To date, 11 pathogens have been identified as cancer causing – including Helicobacter pylori, some types of the HPV virus, Hepatits B, Hepatits C and the Epstein-Barr Virus.

Throughout the world, a total of 640,000 cancers each year are caused by human papillomaviruses (HPV) alone, with a vaccine expected to prevent the vast majority of cervical cancers.

The new research provides an overview of which viruses play a role in which cancers.

The researchers also looked for viruses that have not previously been associated with carcinogenesis or even ones that were completely unknown.

Dr Marc Zapatka from DKFZ said: “The issue of which viruses are linked to cancer is highly relevant in medicine, because in virus-related cancers, real prevention is possible.

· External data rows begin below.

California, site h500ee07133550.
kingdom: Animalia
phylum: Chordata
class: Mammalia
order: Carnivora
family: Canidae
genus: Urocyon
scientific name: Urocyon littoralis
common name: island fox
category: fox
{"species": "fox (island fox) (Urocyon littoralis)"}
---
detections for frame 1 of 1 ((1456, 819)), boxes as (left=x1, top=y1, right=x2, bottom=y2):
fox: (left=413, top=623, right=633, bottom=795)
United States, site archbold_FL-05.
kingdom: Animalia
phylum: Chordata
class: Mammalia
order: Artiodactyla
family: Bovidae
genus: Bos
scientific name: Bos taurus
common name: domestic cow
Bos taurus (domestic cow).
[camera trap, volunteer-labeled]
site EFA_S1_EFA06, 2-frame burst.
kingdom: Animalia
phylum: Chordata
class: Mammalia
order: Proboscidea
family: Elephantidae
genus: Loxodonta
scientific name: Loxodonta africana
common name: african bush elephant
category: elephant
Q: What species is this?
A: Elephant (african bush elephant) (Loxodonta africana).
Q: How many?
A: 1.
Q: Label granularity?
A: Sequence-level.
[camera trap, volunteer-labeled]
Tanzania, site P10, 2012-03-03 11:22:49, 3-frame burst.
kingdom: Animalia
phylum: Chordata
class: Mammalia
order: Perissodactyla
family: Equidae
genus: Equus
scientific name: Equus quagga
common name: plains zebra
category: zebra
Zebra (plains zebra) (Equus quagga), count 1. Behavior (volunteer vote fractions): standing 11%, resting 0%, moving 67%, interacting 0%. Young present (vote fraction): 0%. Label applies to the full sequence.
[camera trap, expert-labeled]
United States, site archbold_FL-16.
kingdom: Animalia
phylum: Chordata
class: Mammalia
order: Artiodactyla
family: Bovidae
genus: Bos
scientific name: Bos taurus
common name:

“If a carcinogenic virus is identified, there is a chance of avoiding infection with a vaccine to prevent cancer developing.”
The research was led by the German Cancer Research Center (DKFZ) and is part of the Pan-Cancer Analysis of Whole Genomes (PCAWG), a consortium of more than 1,300 researchers who have teamed up to establish which genetic mutations or patterns of DNA mutations play a role in several types of tumours. It is an initiative launched by the International Cancer Genome Consortium (ICGC).

For this meta-analysis, they carried out a comprehensive bioinformatic analysis of the sequencing data of more than 2,600 tumour genomes from 38 different types of cancer.

The team discovered traces of 23 different virus types in 356 cancer patients. And as expected, the known viral drivers of tumour initiation and growth were the most common.

The genome of Epstein-Barr viruses (EBV), which are known to cause a number of different types of cancer (particularly lymphoma, stomach cancer and nasopharyngeal cancer), was found in 5.5 per cent of the cancer genomes investigated. Hepatitis B virus (HBV) DNA was found in 62 of the 330 cases of liver cancer.

The team found human papillomaviruses, most commonly HPV16, in 19 of 20 cervical cancers cases and in 18 of 57 head and neck tumours.

Dr Brewer said: “We found that the presence of HPV is mutually exclusive to some of the important changes seen in head and neck cancer, which means that the HPV virus can help the cancer develop without additional changes to its genome.”
The team also ruled out a connection between some viruses, including adenoviruses and baculoviruses, and cancer.

In a few cases, the team found other viruses already known to cause cancer, such as a retrovirus in kidney carcinoma. Other pathogens were occasionally found in tumours of the tissue type that they normally infect, such as cytomegaloviruses in gastric cancer.

In some of the tumours linked to HPV and EBV, the researchers observed that the characteristic driver mutations that the cells of these cancer types normally depend on for growth were missing. The presence of the virus presumably supports malignant cell degeneration through other factors.

Viral integration into the host genome was found as the most important mechanism that leads to mutations caused by viruses, particularly HVB and papillomaviruses.

Dr Brewer said: “We also found that the presence of a virus in a tumour is associated with a pattern of changes in the genome that has been associated with faulty DNA damage repair mechanisms in the human cell. This suggests a role of impaired antiviral defence as driving force in cervical, bladder and head-and-neck carcinoma.”

Prof Peter Lichter from the German Cancer Research Center (DKFZ) said: “When analyzing the whole cancer genome, we discovered traces of viruses in considerably more tumours than in earlier studies that were based on investigating the RNA only. Nevertheless, we were not able to confirm the common speculation that other, as yet unknown viruses are associated with cancer.

“However, in many cases we now have a clearer idea of how the pathogens cause malignant mutations in cells.”

The research was funded in the UK by the Bob Champion Cancer Trust, Cancer Research UK, the Dallaglio Foundation, The Masonic Charitable Foundation, The King Family and the Stephen Hargrave Trust.
‘The landscape of viral associations in human cancers’ was published in the journal Nature Genetics on February 5, 2020.